The reverse transcriptase (RT) of HIV is a remarkable protein. It can synthesize a complementary strand of DNA from viral RNA, it can bind to DNA–RNA hybrids and degrade RNA, and it can synthesize a complementary strand of DNA from DNA. Through these processes, viral RNA is converted into double-stranded DNA that can be inserted into the host genome. RT uses two different activities — either DNA polymerase activity or RNase H activity — to achieve these different feats, but how does it control which activity it uses? Reporting in Nature, Xiaowei Zhuang and colleagues show that RT binds its substrates in two different orientations and by flipping its orientation can flip its activity.

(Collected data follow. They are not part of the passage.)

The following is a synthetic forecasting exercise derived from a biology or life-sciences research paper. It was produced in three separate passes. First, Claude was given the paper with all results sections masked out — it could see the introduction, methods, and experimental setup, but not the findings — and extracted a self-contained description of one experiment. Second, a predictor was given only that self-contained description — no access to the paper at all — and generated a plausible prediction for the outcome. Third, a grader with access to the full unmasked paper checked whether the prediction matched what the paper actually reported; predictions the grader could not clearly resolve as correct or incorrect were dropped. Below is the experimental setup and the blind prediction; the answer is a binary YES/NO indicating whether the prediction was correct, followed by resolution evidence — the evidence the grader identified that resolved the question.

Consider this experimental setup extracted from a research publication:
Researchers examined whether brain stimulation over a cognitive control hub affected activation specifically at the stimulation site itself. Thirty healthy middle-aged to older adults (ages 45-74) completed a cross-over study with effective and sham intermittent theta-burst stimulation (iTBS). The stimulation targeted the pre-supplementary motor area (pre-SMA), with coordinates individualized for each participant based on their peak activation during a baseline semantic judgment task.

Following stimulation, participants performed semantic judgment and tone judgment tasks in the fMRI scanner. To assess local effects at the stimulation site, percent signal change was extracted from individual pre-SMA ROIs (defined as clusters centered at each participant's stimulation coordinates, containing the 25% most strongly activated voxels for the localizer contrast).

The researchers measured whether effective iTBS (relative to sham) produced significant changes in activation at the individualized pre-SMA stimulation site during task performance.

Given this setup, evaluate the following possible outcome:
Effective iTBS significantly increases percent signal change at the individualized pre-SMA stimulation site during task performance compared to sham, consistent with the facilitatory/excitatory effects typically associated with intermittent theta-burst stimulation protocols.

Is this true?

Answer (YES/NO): NO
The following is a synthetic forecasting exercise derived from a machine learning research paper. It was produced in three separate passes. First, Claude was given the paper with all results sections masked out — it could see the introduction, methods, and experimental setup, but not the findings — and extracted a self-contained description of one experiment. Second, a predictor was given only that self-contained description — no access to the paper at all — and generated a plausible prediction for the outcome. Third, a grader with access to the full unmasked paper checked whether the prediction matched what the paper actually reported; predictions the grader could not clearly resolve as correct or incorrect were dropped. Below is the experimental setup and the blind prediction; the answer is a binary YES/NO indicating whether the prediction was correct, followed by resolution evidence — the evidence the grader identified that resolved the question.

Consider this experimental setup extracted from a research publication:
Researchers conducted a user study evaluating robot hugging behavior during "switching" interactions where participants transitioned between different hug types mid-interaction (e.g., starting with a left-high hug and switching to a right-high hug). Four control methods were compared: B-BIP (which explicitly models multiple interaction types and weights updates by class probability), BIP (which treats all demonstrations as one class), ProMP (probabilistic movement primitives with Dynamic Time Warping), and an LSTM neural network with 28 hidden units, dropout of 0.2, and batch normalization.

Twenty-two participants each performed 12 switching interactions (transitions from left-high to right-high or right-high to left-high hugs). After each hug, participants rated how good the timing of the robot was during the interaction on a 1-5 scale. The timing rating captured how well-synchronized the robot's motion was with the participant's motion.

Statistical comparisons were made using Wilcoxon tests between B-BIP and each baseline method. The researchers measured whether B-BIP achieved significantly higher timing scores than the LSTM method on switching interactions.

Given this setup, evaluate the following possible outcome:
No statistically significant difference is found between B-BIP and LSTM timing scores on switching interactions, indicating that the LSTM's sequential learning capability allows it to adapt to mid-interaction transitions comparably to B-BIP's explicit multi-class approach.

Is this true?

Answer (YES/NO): YES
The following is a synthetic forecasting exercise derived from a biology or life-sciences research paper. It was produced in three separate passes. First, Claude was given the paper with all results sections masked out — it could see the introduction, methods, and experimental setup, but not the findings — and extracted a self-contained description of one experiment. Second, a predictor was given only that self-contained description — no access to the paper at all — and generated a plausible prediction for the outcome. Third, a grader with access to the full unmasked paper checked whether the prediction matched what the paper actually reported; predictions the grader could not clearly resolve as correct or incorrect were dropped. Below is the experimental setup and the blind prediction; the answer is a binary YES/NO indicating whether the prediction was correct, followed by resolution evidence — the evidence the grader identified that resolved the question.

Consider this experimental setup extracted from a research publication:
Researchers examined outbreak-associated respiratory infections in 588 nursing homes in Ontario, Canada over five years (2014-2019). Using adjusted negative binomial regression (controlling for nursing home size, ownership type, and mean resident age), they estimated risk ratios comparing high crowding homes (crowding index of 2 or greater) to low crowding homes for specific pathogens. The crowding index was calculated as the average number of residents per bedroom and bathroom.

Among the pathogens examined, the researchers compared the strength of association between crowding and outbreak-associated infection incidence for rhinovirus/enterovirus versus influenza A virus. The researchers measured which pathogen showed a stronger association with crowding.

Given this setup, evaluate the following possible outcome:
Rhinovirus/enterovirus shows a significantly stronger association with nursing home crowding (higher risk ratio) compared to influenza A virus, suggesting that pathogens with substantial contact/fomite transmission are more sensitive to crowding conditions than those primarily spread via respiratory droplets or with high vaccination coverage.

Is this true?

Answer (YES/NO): YES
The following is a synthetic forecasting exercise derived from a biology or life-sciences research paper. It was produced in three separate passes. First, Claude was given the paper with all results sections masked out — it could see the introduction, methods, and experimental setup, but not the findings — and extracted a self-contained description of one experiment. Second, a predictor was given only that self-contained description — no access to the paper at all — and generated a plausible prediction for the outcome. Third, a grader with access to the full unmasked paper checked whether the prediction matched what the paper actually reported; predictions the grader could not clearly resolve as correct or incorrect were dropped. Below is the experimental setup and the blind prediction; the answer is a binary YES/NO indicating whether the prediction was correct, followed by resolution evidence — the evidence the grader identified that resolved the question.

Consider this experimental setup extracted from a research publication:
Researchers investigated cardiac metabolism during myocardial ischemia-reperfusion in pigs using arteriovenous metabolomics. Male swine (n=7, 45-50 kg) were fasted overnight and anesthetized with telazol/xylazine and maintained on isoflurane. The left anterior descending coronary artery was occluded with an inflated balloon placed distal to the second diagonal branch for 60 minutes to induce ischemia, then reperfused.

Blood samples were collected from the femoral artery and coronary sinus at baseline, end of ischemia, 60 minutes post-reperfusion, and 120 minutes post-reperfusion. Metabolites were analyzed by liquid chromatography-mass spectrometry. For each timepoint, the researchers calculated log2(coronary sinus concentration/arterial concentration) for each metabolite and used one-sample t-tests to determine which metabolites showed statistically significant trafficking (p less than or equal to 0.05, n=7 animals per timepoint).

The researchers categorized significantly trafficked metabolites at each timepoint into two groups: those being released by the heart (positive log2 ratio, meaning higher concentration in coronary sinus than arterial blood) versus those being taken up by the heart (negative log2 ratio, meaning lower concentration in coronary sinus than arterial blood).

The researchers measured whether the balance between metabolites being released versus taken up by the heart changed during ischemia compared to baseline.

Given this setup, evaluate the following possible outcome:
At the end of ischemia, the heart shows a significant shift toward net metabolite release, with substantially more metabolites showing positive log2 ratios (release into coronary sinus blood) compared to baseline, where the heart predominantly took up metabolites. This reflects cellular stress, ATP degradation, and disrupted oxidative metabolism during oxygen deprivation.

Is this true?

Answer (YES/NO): NO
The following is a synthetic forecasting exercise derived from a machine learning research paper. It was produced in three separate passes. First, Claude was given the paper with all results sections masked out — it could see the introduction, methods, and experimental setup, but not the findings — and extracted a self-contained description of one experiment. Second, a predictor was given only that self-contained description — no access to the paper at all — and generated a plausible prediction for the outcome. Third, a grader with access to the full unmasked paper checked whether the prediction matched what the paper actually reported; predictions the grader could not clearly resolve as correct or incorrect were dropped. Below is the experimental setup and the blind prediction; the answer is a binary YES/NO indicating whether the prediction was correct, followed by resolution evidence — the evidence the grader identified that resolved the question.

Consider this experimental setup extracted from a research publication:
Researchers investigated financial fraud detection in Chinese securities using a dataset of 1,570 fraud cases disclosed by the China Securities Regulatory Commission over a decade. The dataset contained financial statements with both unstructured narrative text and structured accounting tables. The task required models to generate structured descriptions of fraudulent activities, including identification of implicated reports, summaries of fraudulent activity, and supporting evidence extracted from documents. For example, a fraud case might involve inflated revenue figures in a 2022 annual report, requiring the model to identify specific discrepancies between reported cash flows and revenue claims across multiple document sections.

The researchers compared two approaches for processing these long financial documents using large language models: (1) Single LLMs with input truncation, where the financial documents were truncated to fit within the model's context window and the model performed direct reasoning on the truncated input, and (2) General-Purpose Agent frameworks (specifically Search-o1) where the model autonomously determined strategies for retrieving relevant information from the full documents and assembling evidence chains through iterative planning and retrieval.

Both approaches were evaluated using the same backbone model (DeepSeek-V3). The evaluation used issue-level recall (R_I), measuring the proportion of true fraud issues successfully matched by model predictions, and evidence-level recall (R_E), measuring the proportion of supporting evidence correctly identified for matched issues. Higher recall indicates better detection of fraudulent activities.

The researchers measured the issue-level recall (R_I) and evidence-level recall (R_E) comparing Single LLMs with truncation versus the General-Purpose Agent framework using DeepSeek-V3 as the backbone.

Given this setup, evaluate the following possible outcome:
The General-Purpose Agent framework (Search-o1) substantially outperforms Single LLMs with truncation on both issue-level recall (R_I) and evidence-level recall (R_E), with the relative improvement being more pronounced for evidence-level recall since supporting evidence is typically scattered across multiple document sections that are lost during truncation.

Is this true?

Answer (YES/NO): NO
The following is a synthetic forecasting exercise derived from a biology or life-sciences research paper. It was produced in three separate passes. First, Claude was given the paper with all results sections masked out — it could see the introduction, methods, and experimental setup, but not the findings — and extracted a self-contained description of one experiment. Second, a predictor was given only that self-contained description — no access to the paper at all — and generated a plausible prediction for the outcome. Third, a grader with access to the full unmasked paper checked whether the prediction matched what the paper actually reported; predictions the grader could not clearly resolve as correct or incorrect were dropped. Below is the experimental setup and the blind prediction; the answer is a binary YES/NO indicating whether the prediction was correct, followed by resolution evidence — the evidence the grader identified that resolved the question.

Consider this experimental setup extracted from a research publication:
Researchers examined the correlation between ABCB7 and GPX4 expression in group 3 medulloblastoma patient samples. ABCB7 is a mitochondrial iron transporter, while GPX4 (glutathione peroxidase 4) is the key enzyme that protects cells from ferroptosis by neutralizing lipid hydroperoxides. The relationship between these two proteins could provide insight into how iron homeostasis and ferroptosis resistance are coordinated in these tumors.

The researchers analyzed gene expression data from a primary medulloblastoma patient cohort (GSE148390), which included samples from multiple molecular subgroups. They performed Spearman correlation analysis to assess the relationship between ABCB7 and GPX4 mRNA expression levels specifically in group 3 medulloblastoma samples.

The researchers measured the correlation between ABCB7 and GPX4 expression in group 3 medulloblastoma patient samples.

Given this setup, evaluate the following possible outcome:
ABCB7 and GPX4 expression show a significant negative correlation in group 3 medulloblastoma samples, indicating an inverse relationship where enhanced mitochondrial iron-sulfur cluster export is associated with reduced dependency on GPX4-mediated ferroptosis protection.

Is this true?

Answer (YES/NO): NO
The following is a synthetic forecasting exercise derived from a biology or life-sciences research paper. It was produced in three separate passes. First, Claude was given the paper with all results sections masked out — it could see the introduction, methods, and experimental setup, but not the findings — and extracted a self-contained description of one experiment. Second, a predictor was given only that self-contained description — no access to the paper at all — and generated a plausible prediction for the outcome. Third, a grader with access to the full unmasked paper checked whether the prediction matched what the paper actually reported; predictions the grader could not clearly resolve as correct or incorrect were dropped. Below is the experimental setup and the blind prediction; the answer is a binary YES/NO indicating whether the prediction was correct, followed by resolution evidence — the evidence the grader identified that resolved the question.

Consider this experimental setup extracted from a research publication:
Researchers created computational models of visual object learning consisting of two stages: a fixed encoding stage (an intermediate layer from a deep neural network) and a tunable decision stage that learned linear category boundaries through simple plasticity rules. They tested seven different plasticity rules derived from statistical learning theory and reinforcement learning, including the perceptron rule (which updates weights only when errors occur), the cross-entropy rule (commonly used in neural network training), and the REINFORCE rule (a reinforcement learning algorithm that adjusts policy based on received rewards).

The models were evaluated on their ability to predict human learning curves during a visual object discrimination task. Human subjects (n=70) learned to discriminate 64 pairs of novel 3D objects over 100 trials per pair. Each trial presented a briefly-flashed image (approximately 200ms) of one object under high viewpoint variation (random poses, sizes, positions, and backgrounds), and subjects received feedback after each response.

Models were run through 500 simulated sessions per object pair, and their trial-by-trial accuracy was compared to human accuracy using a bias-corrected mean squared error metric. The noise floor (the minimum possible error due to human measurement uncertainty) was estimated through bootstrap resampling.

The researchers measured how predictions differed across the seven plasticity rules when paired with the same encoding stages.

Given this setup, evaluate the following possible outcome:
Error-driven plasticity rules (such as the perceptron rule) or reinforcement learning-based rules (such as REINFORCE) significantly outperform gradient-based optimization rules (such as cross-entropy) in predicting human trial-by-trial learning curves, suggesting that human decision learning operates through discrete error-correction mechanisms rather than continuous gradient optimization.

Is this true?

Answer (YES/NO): NO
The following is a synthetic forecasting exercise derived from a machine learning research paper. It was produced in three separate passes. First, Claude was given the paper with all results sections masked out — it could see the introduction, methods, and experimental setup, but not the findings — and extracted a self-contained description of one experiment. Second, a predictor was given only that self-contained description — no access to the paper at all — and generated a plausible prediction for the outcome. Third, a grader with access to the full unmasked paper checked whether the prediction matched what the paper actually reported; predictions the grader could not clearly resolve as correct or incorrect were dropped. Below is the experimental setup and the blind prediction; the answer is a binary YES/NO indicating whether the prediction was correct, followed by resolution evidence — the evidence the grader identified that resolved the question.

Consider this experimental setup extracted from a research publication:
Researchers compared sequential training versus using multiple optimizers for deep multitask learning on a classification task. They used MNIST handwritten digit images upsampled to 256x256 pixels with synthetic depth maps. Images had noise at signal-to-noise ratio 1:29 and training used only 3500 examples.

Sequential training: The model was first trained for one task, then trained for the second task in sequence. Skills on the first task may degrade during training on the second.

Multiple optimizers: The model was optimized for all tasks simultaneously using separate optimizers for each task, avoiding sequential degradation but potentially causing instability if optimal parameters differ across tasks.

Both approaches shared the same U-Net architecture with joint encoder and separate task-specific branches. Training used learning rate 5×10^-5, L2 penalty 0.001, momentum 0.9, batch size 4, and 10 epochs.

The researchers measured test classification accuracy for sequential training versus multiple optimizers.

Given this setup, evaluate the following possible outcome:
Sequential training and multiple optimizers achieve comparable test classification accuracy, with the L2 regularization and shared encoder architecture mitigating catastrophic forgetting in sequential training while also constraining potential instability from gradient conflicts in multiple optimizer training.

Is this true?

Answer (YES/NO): NO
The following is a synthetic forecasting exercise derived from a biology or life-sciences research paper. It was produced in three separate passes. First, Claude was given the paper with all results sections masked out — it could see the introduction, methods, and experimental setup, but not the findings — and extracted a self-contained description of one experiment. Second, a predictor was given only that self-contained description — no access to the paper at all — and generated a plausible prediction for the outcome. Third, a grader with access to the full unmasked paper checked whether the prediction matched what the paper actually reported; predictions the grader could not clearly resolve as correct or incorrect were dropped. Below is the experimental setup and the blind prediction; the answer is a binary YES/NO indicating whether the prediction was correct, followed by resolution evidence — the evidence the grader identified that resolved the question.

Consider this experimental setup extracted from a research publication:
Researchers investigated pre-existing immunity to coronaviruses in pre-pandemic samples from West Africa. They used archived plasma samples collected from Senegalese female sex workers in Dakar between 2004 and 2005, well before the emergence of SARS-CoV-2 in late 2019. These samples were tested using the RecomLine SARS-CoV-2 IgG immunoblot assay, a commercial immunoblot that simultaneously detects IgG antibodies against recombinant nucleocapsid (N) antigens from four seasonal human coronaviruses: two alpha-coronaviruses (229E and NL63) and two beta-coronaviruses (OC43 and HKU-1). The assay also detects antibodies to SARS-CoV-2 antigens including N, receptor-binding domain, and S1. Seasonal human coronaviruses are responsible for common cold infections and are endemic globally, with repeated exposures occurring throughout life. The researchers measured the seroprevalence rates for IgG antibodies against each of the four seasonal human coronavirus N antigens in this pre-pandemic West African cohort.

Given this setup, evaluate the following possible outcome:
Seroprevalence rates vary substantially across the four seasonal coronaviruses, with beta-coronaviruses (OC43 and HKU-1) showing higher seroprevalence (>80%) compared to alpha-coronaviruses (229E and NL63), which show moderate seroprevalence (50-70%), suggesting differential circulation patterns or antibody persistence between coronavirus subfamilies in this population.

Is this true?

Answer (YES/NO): NO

Zhuang and colleagues investigated the dual activity of HIV RT using fluorescence resonance energy transfer (FRET). By differentially labelling the different ends of RT, the authors found that RT tends to bind DNA–DNA primer–template hybrids in a different orientation than it binds RNA–DNA primer–template hybrids. Whereas RT bound to DNA–DNA hybrids has its DNA polymerase domain adjacent to the 3′ end of the primer and its RNase H domain adjacent to the 5′ end of the primer, RT bound to RNA–DNA hybrids takes the reverse orientation. Moreover, binding orientation affects RT activity: the polymerase activity of RT correlates quantitatively with how much time the enzyme spends in one of the two orientations. Thus, the activity of RT is determined by how it binds its substrates.

Curiously, one specific set of 15-nucleotide RNA purine primers, known as PPTs, are not cleaved by RT and instead initiate DNA synthesis. FRET analysis revealed that RT binds PPTs in both orientations, providing further insight into the specificity of HIV RT. Unexpectedly, the authors also observed that RT can spontaneously switch between orientations. Furthermore, addition of dNTP stabilized RT, whereas addition of nevirapine, an RT inhibitor and an anti-HIV drug, increased the rate of flipping.

Thus, the activity of RT is determined by its orientation: RT can flip spontaneously between orientations and small molecule ligands can control the ability of RT to flip. These findings, in line with previous proposals, suggest that certain steps during reverse transcription may be particularly susceptible to disruption by antiviral treatments.